[Problem details]
List all lines in the material below that contain "palkmajakeskus".

[Source information]
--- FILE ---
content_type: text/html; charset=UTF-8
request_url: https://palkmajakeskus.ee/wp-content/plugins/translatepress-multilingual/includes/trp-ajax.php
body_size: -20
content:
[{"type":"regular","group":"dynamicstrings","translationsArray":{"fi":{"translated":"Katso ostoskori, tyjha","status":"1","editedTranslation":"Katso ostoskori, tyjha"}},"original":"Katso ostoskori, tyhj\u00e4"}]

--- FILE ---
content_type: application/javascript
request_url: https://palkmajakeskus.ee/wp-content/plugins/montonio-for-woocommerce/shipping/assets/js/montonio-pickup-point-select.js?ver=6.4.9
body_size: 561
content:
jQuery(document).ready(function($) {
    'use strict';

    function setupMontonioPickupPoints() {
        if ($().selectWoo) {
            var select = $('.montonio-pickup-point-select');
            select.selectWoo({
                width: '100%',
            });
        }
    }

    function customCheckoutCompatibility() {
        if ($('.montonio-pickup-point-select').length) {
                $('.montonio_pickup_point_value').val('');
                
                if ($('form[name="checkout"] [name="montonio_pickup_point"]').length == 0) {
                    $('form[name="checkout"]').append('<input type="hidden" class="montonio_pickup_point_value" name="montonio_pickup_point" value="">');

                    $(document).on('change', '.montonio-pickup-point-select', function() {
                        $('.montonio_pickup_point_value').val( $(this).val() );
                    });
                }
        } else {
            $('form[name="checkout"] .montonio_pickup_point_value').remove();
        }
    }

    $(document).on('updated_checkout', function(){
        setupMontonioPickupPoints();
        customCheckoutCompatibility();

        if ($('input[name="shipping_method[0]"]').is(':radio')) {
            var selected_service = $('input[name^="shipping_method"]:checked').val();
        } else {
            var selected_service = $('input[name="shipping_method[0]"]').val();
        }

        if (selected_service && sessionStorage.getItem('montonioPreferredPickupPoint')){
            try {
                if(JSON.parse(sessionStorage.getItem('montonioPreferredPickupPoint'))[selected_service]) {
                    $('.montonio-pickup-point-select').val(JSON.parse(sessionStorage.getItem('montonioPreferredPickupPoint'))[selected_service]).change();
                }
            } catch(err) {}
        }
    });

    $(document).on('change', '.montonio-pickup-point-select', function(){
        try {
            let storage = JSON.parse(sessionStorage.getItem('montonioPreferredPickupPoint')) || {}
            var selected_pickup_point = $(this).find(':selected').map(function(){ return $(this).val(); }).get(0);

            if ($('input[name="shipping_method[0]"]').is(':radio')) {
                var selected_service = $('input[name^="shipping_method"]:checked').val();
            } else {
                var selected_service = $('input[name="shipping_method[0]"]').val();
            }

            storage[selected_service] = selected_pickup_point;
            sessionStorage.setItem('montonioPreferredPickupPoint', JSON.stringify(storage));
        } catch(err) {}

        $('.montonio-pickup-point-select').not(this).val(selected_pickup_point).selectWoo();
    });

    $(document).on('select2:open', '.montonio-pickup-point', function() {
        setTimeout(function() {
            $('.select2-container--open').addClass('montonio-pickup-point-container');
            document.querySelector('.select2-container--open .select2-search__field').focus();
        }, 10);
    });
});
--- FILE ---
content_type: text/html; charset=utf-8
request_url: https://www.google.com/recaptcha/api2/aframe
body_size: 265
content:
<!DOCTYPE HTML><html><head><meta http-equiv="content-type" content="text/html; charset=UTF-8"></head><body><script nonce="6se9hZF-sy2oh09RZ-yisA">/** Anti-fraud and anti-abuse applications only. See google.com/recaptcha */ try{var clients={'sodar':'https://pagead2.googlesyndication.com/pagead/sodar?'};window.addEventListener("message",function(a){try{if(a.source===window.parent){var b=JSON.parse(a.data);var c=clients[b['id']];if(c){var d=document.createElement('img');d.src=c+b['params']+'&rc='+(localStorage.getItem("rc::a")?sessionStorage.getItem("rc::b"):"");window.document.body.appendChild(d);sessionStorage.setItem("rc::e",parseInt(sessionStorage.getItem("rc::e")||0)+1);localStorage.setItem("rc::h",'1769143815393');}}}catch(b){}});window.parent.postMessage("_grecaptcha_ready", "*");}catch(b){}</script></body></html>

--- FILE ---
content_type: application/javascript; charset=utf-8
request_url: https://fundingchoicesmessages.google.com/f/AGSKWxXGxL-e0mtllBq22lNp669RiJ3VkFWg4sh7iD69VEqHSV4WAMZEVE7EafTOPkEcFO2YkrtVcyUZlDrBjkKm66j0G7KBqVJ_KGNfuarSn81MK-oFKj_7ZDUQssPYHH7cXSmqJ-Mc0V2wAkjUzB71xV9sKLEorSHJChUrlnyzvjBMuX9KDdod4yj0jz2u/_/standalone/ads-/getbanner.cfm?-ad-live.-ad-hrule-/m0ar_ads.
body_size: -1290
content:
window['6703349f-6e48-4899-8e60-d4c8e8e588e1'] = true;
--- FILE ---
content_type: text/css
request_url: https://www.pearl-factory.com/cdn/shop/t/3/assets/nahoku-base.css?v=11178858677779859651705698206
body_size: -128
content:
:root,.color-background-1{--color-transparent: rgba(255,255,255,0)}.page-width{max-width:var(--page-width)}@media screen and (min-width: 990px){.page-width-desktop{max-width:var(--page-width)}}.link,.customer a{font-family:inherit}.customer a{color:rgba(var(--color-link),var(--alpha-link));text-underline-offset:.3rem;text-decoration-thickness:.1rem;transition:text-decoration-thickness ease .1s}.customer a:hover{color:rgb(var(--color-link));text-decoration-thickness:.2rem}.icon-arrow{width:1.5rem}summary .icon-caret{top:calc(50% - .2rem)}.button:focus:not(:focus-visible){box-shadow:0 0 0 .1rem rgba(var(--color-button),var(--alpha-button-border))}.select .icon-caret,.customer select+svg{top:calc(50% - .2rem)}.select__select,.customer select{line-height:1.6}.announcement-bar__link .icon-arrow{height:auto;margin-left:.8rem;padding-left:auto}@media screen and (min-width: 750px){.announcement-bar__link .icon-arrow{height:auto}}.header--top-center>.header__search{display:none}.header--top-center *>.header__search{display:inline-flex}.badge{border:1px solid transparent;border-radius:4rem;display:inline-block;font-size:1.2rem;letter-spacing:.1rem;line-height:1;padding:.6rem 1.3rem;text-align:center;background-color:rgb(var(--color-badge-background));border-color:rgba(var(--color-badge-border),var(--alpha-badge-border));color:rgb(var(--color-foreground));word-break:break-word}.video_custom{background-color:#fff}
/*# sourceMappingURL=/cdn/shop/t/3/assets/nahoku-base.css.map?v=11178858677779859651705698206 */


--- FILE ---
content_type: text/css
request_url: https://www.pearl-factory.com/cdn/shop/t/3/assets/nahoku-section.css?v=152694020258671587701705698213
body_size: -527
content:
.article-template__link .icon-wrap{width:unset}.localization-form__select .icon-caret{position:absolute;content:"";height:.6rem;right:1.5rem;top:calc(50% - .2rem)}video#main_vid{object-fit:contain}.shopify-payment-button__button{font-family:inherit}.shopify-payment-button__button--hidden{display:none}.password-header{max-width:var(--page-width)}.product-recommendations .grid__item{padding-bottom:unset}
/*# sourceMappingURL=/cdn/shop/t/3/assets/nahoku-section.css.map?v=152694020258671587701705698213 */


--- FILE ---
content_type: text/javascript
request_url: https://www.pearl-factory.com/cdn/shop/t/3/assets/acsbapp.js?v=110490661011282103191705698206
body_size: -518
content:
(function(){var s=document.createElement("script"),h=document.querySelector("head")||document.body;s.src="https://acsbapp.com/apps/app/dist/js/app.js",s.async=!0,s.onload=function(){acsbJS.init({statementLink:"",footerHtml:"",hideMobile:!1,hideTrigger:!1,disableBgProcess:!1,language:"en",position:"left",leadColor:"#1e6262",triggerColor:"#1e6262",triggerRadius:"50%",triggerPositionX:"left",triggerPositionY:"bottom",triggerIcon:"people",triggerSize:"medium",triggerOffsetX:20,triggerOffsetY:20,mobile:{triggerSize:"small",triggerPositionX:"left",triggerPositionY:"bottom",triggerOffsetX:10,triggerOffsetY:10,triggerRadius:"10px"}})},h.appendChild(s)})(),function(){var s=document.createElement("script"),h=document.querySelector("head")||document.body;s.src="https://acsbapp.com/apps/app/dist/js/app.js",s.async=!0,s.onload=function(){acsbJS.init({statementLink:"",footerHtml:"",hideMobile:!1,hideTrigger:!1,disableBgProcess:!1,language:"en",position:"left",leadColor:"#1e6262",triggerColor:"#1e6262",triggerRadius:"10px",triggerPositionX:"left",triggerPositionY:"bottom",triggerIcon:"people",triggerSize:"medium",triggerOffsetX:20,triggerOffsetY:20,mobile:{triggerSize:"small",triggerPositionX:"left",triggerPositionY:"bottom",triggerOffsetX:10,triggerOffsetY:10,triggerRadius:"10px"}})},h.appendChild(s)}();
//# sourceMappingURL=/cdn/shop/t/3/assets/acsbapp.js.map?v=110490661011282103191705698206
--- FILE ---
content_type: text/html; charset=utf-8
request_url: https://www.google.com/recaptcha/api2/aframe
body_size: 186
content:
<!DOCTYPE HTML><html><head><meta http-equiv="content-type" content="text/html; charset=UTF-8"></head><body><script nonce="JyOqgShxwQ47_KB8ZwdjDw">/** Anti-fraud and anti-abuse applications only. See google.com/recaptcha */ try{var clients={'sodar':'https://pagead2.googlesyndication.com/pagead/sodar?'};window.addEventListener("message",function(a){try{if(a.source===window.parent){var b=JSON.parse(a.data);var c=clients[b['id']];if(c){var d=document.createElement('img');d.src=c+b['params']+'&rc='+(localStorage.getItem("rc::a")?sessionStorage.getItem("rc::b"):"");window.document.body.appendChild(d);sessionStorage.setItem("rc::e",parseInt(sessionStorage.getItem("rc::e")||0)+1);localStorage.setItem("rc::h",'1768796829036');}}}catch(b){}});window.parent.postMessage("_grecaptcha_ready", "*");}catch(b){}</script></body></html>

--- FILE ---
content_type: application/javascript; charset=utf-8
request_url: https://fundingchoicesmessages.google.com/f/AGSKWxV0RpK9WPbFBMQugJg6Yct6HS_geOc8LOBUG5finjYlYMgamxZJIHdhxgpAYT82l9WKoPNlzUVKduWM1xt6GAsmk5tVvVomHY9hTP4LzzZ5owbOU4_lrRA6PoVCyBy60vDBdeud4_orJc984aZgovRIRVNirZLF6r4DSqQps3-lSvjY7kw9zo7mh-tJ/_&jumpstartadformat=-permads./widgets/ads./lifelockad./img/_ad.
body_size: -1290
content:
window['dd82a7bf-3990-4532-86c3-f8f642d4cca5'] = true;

[Solution for this task]
request_url: https://palkmajakeskus.ee/wp-content/plugins/translatepress-multilingual/includes/trp-ajax.php
request_url: https://palkmajakeskus.ee/wp-content/plugins/montonio-for-woocommerce/shipping/assets/js/montonio-pickup-point-select.js?ver=6.4.9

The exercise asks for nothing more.